▸ SET PROBLEM 1
Copy out the page on using Spark 2 from Scala in full, word for word.

-- Start of TEXT TO READ --

Using Spark 2 from Scala
This topic describes how to set up a Scala project for CDS 2.x Powered by Apache Spark along with a few associated tasks. Cloudera Data Science Workbench provides an interface to the Spark 2 shell (v 2.0+) that works with Scala 2.11.
Accessing Spark 2 from the Scala Engine
Unlike PySpark or Sparklyr, you can access a SparkContext assigned to the spark (SparkSession) and sc (SparkContext) objects on console startup, just as when using the Spark shell. By default, the application name will be set to CDSW_sessionID, where sessionId is the id of the session running your Spark code. To customize this, set the spark.app.name property to the desired application name in a spark-defaults.conf file.
Pi.scala is a classic starting point for calculating Pi using Montecarlo Estimation.
This is the full, annotated code sample.
//Calculate pi with Monte Carlo estimation import scala.math.random //make a very large unique set of 1 -> n val partitions = 2 val n = math.min(100000L * partitions, Int.MaxValue).toInt val xs = 1 until n //split up n into the number of partitions we can use val rdd = sc.parallelize(xs, partitions).setName("'N values rdd'") //generate a random set of points within a 2x2 square val sample = rdd.map { i => val x = random * 2 - 1 val y = random * 2 - 1 (x, y) }.setName("'Random points rdd'") //points w/in the square also w/in the center circle of r=1 val inside = sample.filter { case (x, y) => (x * x + y * y < 1) }.setName("'Random points inside circle'") val count = inside.count() //Area(circle)/Area(square) = inside/n => pi=4*inside/n println("Pi is roughly " + 4.0 * count / n)

-- End of TEXT TO READ --
-- Start of RECORDED DATA --

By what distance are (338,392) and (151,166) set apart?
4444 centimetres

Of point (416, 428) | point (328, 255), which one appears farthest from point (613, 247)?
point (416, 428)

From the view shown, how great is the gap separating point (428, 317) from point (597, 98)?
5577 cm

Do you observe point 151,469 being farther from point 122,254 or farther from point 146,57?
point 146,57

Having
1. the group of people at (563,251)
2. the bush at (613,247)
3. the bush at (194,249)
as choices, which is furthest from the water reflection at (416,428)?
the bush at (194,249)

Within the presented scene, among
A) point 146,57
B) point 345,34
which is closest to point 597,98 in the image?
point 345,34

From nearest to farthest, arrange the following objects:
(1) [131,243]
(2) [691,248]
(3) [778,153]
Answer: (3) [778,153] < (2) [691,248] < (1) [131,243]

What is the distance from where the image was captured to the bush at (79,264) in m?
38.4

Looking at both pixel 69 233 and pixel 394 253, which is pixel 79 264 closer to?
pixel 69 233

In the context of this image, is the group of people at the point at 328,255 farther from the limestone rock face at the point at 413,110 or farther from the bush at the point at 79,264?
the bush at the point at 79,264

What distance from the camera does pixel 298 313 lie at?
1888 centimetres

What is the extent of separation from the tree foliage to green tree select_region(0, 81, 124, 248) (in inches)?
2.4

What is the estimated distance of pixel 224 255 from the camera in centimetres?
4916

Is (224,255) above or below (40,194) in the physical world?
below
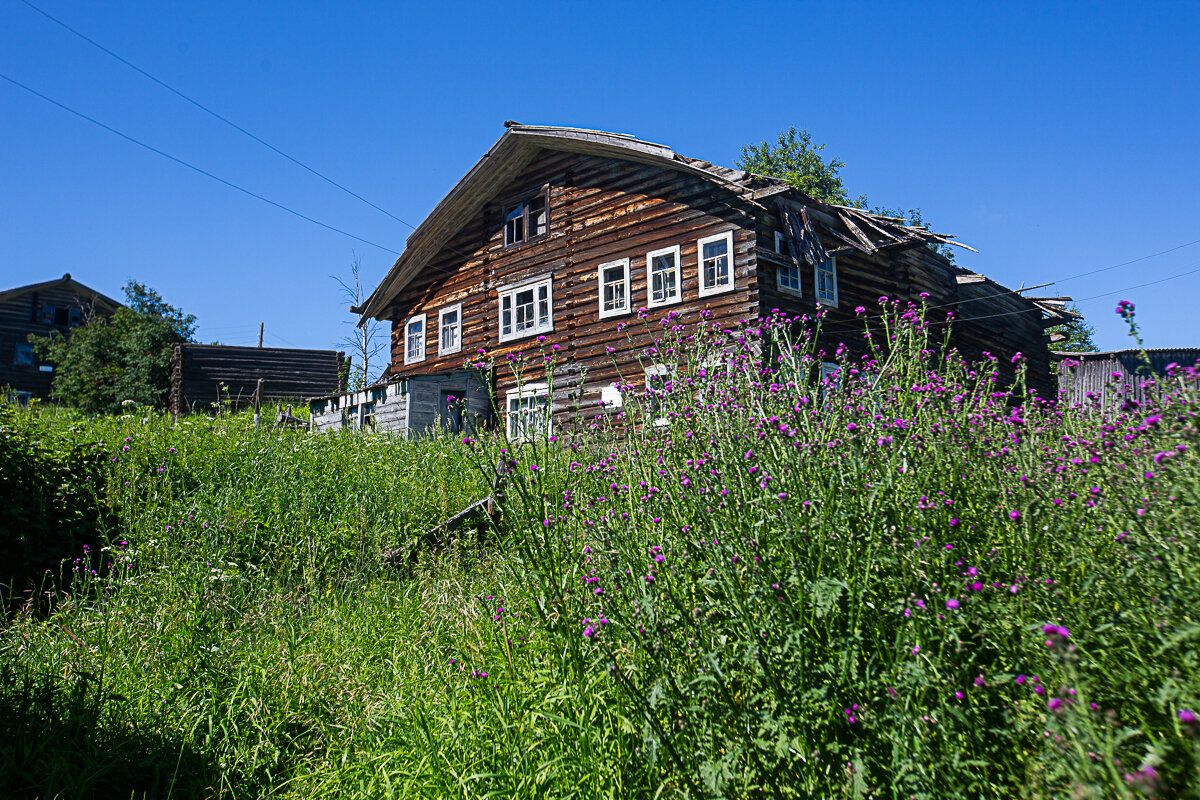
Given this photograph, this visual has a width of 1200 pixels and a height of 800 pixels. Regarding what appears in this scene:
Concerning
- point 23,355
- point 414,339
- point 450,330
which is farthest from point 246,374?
point 450,330

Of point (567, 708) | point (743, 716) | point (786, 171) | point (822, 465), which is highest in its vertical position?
point (786, 171)

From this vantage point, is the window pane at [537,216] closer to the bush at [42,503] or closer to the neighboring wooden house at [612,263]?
the neighboring wooden house at [612,263]

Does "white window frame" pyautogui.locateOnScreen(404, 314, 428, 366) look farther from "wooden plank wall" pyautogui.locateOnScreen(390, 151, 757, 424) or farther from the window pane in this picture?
the window pane

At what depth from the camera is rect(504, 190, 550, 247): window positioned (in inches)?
674

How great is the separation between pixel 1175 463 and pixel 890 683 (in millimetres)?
1176

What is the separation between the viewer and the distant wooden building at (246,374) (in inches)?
1106

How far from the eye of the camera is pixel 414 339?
68.1 ft

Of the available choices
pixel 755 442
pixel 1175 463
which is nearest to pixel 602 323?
pixel 755 442

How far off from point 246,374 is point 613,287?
2097 centimetres

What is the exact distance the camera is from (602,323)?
15.3 meters

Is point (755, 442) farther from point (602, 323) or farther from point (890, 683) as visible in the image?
point (602, 323)

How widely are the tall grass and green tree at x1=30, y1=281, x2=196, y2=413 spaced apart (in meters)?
27.9

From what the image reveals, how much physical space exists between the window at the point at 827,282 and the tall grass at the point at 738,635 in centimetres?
1062

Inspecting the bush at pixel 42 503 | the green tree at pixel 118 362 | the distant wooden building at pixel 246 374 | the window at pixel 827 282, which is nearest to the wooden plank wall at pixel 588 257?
the window at pixel 827 282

-- End of RECORDED DATA --

▸ SET PROBLEM 2
Rewrite the records as a numbered list, starting with their first line and ending with the line that contains "1888 centimetres", both included. Leave out blank lines and include no lines beyond that range.

▸ FINAL ANSWER 1
Using Spark 2 from Scala
This topic describes how to set up a Scala project for CDS 2.x Powered by Apache Spark along with a few associated tasks. Cloudera Data Science Workbench provides an interface to the Spark 2 shell (v 2.0+) that works with Scala 2.11.
Accessing Spark 2 from the Scala Engine
Unlike PySpark or Sparklyr, you can access a SparkContext assigned to the spark (SparkSession) and sc (SparkContext) objects on console startup, just as when using the Spark shell. By default, the application name will be set to CDSW_sessionID, where sessionId is the id of the session running your Spark code. To customize this, set the spark.app.name property to the desired application name in a spark-defaults.conf file.
Pi.scala is a classic starting point for calculating Pi using Montecarlo Estimation.
This is the full, annotated code sample.
//Calculate pi with Monte Carlo estimation import scala.math.random //make a very large unique set of 1 -> n val partitions = 2 val n = math.min(100000L * partitions, Int.MaxValue).toInt val xs = 1 until n //split up n into the number of partitions we can use val rdd = sc.parallelize(xs, partitions).setName("'N values rdd'") //generate a random set of points within a 2x2 square val sample = rdd.map { i => val x = random * 2 - 1 val y = random * 2 - 1 (x, y) }.setName("'Random points rdd'") //points w/in the square also w/in the center circle of r=1 val inside = sample.filter { case (x, y) => (x * x + y * y < 1) }.setName("'Random points inside circle'") val count = inside.count() //Area(circle)/Area(square) = inside/n => pi=4*inside/n println("Pi is roughly " + 4.0 * count / n)

▸ FINAL ANSWER 2
1. By what distance are (338,392) and (151,166) set apart?
2. 4444 centimetres
3. Of point (416, 428) | point (328, 255), which one appears farthest from point (613, 247)?
4. point (416, 428)
5. From the view shown, how great is the gap separating point (428, 317) from point (597, 98)?
6. 5577 cm
7. Do you observe point 151,469 being farther from point 122,254 or farther from point 146,57?
8. point 146,57
9. Having
10. 1. the group of people at (563,251)
11. 2. the bush at (613,247)
12. 3. the bush at (194,249)
13. as choices, which is furthest from the water reflection at (416,428)?
14. the bush at (194,249)
15. Within the presented scene, among
16. A) point 146,57
17. B) point 345,34
18. which is closest to point 597,98 in the image?
19. point 345,34
20. From nearest to farthest, arrange the following objects:
21. (1) [131,243]
22. (2) [691,248]
23. (3) [778,153]
24. Answer: (3) [778,153] < (2) [691,248] < (1) [131,243]
25. What is the distance from where the image was captured to the bush at (79,264) in m?
26. 38.4
27. Looking at both pixel 69 233 and pixel 394 253, which is pixel 79 264 closer to?
28. pixel 69 233
29. In the context of this image, is the group of people at the point at 328,255 farther from the limestone rock face at the point at 413,110 or farther from the bush at the point at 79,264?
30. the bush at the point at 79,264
31. What distance from the camera does pixel 298 313 lie at?
32. 1888 centimetres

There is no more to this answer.